SQp2 was the only estimator with coverage probabilities oscillating closely around 0.95 for all the investigated sample sizes n≥50; for n=50, SQp2 was the only one to do so (Figure 1).
Figure 1. Lineplots of coverage probabilities across scenarios by nonparametric estimator (n=50).
For n=80, the coverage probabilities of HDp, SVp1, SVp2, and SVp3 fluctuated closely around the nominal level except for the simulations with an ED (0.94) (Figure 2). For n≥100, these estimators performed close to the 0.95 nominal level for all the investigated distributions. The coverage probabilities of the recently proposed NOp estimator varied between 0.945 and 0.950 for n=200 and were very close to 0.95 for n=250 (results not shown).
Figure 2. Lineplots of coverage probabilities across scenarios by nonparametric estimator (n=80).
Diederichsen et al.  compared coronary artery calcification measurements using the Agatston score with the measurements using Framingham Heart Score in Danes of 50 and 60 years of age.

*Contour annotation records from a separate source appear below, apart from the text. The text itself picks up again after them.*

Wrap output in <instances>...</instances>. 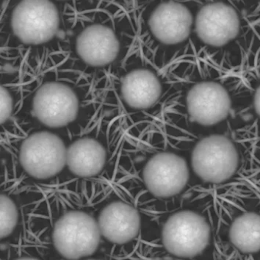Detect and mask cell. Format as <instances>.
<instances>
[{"label":"cell","instance_id":"obj_15","mask_svg":"<svg viewBox=\"0 0 260 260\" xmlns=\"http://www.w3.org/2000/svg\"><path fill=\"white\" fill-rule=\"evenodd\" d=\"M232 243L245 253L260 251V215L247 212L235 219L230 228Z\"/></svg>","mask_w":260,"mask_h":260},{"label":"cell","instance_id":"obj_14","mask_svg":"<svg viewBox=\"0 0 260 260\" xmlns=\"http://www.w3.org/2000/svg\"><path fill=\"white\" fill-rule=\"evenodd\" d=\"M106 162V150L93 138H81L67 149V164L69 170L80 177L96 176Z\"/></svg>","mask_w":260,"mask_h":260},{"label":"cell","instance_id":"obj_8","mask_svg":"<svg viewBox=\"0 0 260 260\" xmlns=\"http://www.w3.org/2000/svg\"><path fill=\"white\" fill-rule=\"evenodd\" d=\"M99 223L85 212H69L54 227L52 240L57 252L67 259H78L93 254L101 238Z\"/></svg>","mask_w":260,"mask_h":260},{"label":"cell","instance_id":"obj_2","mask_svg":"<svg viewBox=\"0 0 260 260\" xmlns=\"http://www.w3.org/2000/svg\"><path fill=\"white\" fill-rule=\"evenodd\" d=\"M73 15L53 0H15L2 16L1 67L35 76L53 66Z\"/></svg>","mask_w":260,"mask_h":260},{"label":"cell","instance_id":"obj_11","mask_svg":"<svg viewBox=\"0 0 260 260\" xmlns=\"http://www.w3.org/2000/svg\"><path fill=\"white\" fill-rule=\"evenodd\" d=\"M162 243L168 252L180 258H192L209 244L210 228L205 218L191 211L171 215L162 229Z\"/></svg>","mask_w":260,"mask_h":260},{"label":"cell","instance_id":"obj_13","mask_svg":"<svg viewBox=\"0 0 260 260\" xmlns=\"http://www.w3.org/2000/svg\"><path fill=\"white\" fill-rule=\"evenodd\" d=\"M98 223L105 239L116 244H124L138 236L141 217L133 206L116 202L102 210Z\"/></svg>","mask_w":260,"mask_h":260},{"label":"cell","instance_id":"obj_19","mask_svg":"<svg viewBox=\"0 0 260 260\" xmlns=\"http://www.w3.org/2000/svg\"><path fill=\"white\" fill-rule=\"evenodd\" d=\"M54 2H55L57 4L61 6L62 7L65 8L67 11H68L69 12L72 13V14H74L71 11L70 5L69 3H72V5H73L74 10H75L76 14H77V8H76V6H75V3L76 2L75 0H53Z\"/></svg>","mask_w":260,"mask_h":260},{"label":"cell","instance_id":"obj_1","mask_svg":"<svg viewBox=\"0 0 260 260\" xmlns=\"http://www.w3.org/2000/svg\"><path fill=\"white\" fill-rule=\"evenodd\" d=\"M138 41L134 11L98 3L72 16L63 47L52 67L84 76L100 93Z\"/></svg>","mask_w":260,"mask_h":260},{"label":"cell","instance_id":"obj_20","mask_svg":"<svg viewBox=\"0 0 260 260\" xmlns=\"http://www.w3.org/2000/svg\"><path fill=\"white\" fill-rule=\"evenodd\" d=\"M256 1L259 2V3H260V0H256Z\"/></svg>","mask_w":260,"mask_h":260},{"label":"cell","instance_id":"obj_5","mask_svg":"<svg viewBox=\"0 0 260 260\" xmlns=\"http://www.w3.org/2000/svg\"><path fill=\"white\" fill-rule=\"evenodd\" d=\"M179 86L185 88V106L189 121L203 126L223 122L232 109L227 87L231 72L205 59L188 56L172 66Z\"/></svg>","mask_w":260,"mask_h":260},{"label":"cell","instance_id":"obj_3","mask_svg":"<svg viewBox=\"0 0 260 260\" xmlns=\"http://www.w3.org/2000/svg\"><path fill=\"white\" fill-rule=\"evenodd\" d=\"M199 0H142L134 13L138 42L161 67L192 56Z\"/></svg>","mask_w":260,"mask_h":260},{"label":"cell","instance_id":"obj_12","mask_svg":"<svg viewBox=\"0 0 260 260\" xmlns=\"http://www.w3.org/2000/svg\"><path fill=\"white\" fill-rule=\"evenodd\" d=\"M143 176L151 194L169 198L184 190L189 180V169L184 158L174 153H159L146 164Z\"/></svg>","mask_w":260,"mask_h":260},{"label":"cell","instance_id":"obj_9","mask_svg":"<svg viewBox=\"0 0 260 260\" xmlns=\"http://www.w3.org/2000/svg\"><path fill=\"white\" fill-rule=\"evenodd\" d=\"M67 149L63 141L47 130L35 132L21 145L19 160L31 177L46 179L55 177L67 164Z\"/></svg>","mask_w":260,"mask_h":260},{"label":"cell","instance_id":"obj_4","mask_svg":"<svg viewBox=\"0 0 260 260\" xmlns=\"http://www.w3.org/2000/svg\"><path fill=\"white\" fill-rule=\"evenodd\" d=\"M260 14L255 0H199L192 39V56L233 72V47L246 21Z\"/></svg>","mask_w":260,"mask_h":260},{"label":"cell","instance_id":"obj_6","mask_svg":"<svg viewBox=\"0 0 260 260\" xmlns=\"http://www.w3.org/2000/svg\"><path fill=\"white\" fill-rule=\"evenodd\" d=\"M93 91L98 90L86 77L56 67L32 76L26 88L31 99V116L49 129H61L75 122L82 95Z\"/></svg>","mask_w":260,"mask_h":260},{"label":"cell","instance_id":"obj_17","mask_svg":"<svg viewBox=\"0 0 260 260\" xmlns=\"http://www.w3.org/2000/svg\"><path fill=\"white\" fill-rule=\"evenodd\" d=\"M141 1L142 0H97L98 3L114 5L128 11H134Z\"/></svg>","mask_w":260,"mask_h":260},{"label":"cell","instance_id":"obj_16","mask_svg":"<svg viewBox=\"0 0 260 260\" xmlns=\"http://www.w3.org/2000/svg\"><path fill=\"white\" fill-rule=\"evenodd\" d=\"M0 238H7L14 232L19 219V213L14 202L5 194L0 197Z\"/></svg>","mask_w":260,"mask_h":260},{"label":"cell","instance_id":"obj_18","mask_svg":"<svg viewBox=\"0 0 260 260\" xmlns=\"http://www.w3.org/2000/svg\"><path fill=\"white\" fill-rule=\"evenodd\" d=\"M253 107L256 114L260 118V85L255 91L254 96H253Z\"/></svg>","mask_w":260,"mask_h":260},{"label":"cell","instance_id":"obj_7","mask_svg":"<svg viewBox=\"0 0 260 260\" xmlns=\"http://www.w3.org/2000/svg\"><path fill=\"white\" fill-rule=\"evenodd\" d=\"M172 67L165 68L138 41L122 65L107 80L102 93H112L124 107L146 111L160 102L168 90L176 89Z\"/></svg>","mask_w":260,"mask_h":260},{"label":"cell","instance_id":"obj_10","mask_svg":"<svg viewBox=\"0 0 260 260\" xmlns=\"http://www.w3.org/2000/svg\"><path fill=\"white\" fill-rule=\"evenodd\" d=\"M238 151L223 135H211L197 143L192 153V166L199 178L218 184L231 178L238 166Z\"/></svg>","mask_w":260,"mask_h":260}]
</instances>
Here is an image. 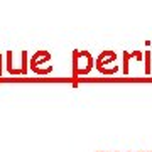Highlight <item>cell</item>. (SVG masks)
<instances>
[{"label": "cell", "instance_id": "1", "mask_svg": "<svg viewBox=\"0 0 152 152\" xmlns=\"http://www.w3.org/2000/svg\"><path fill=\"white\" fill-rule=\"evenodd\" d=\"M93 66H95V58L88 51H80V49L73 51V78L86 76L93 69Z\"/></svg>", "mask_w": 152, "mask_h": 152}, {"label": "cell", "instance_id": "2", "mask_svg": "<svg viewBox=\"0 0 152 152\" xmlns=\"http://www.w3.org/2000/svg\"><path fill=\"white\" fill-rule=\"evenodd\" d=\"M115 61H117V53L115 51H102L98 58L95 59V68H96L98 73H102L105 76H110V75H115V73H118V66L115 64Z\"/></svg>", "mask_w": 152, "mask_h": 152}, {"label": "cell", "instance_id": "3", "mask_svg": "<svg viewBox=\"0 0 152 152\" xmlns=\"http://www.w3.org/2000/svg\"><path fill=\"white\" fill-rule=\"evenodd\" d=\"M49 61H51V53L49 51H36L31 58H29V68L36 73V75H49V73H53V66H44L48 64Z\"/></svg>", "mask_w": 152, "mask_h": 152}, {"label": "cell", "instance_id": "4", "mask_svg": "<svg viewBox=\"0 0 152 152\" xmlns=\"http://www.w3.org/2000/svg\"><path fill=\"white\" fill-rule=\"evenodd\" d=\"M122 73L124 75H129V64H130V59L135 61H144V53L142 51H124L122 53Z\"/></svg>", "mask_w": 152, "mask_h": 152}, {"label": "cell", "instance_id": "5", "mask_svg": "<svg viewBox=\"0 0 152 152\" xmlns=\"http://www.w3.org/2000/svg\"><path fill=\"white\" fill-rule=\"evenodd\" d=\"M144 63H145L144 73H145V75H151V73H152V66H151V51H144Z\"/></svg>", "mask_w": 152, "mask_h": 152}, {"label": "cell", "instance_id": "6", "mask_svg": "<svg viewBox=\"0 0 152 152\" xmlns=\"http://www.w3.org/2000/svg\"><path fill=\"white\" fill-rule=\"evenodd\" d=\"M2 66H4V59H2V54H0V78H2Z\"/></svg>", "mask_w": 152, "mask_h": 152}]
</instances>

Of 1,825 randomly sampled citizens, 1,257 consented to participation in the study, and 1,156 of them were eligible. To assess intra- and inter-rater agreement, Agatston scores were independently reanalyzed for 129 randomly chosen study participants, and the agreement measures were the proportions of agreement and the kappa statistics for dichotomized calcification status (absence vs. presence). In the following, the intra-rater differences are used for exemplification purposes.
Approximately half of the 129 participants had an Agatston score of 0. The paired intra-rater differences ranged from -683 to 130, with a first, second, and third quartile being equal to 0; the 5th, 10th, 90th and 95th percentiles were -23, -12, 1.1, and 5, respectively. The empirical distribution of the paired differences was, therefore, characterized by its denseness around 0 and a single, comparatively extreme outlier, clearly indicating the inappropriateness of the normality assumption in this setting (Figure 3).
Figure 3. Histogram for the data of the worked example, including an approximating normal distribution.
Using SQp2, HDp, and SVp1, the nonparametric, asymmetric, and robust LoA are -61.5, 12.8; -96.2, 26.7; and -122.1, 30.6, respectively, whereas the symmetric BA LoA of -129.8, 116.1 are equidistant from the estimated mean difference of -6.9 (Figure 4). The upper LoA for HDp and SVp1 are similar, but the respective lower LoA are differently affected by the single outlier (3942.5, -683). SQp2 appears to be most robust to few outliers due to its definition.
Figure 4. SQp2 (magenta, long dashes), HDp (red, short dashes) and SVp1 (black, solid lines) contrasted with classical BA LoA (shaded area).
The sensitivity of the classical BA LoA to outliers becomes crystal-clear when excluding the single outlier here. Then, the symmetric BA LoA are -37.4 and 34.3, and the estimated mean difference reduces to -1.6. In practice, outliers are, though, kept in the analysis dataset if there is no reasonable explanation for an exclusion. This underlines the importance of robust alternatives to the BA LoA.
The simple sample quantile estimators based on one and two order statistics performed closest to the nominal level in terms of the coverage probability for the next observation across six distributional scenarios for n=30 and n=50, 80, 100, 150. The Harrell-Davis subsampling estimator and estimators of the Sfakianakis-Verginis type followed closely for sample sizes of at least n=80 and may be considered intuitively more appealing as they use the entire sample, whereas more simple and outlier-robust sample quantile estimators are based on only a few observations from the sample.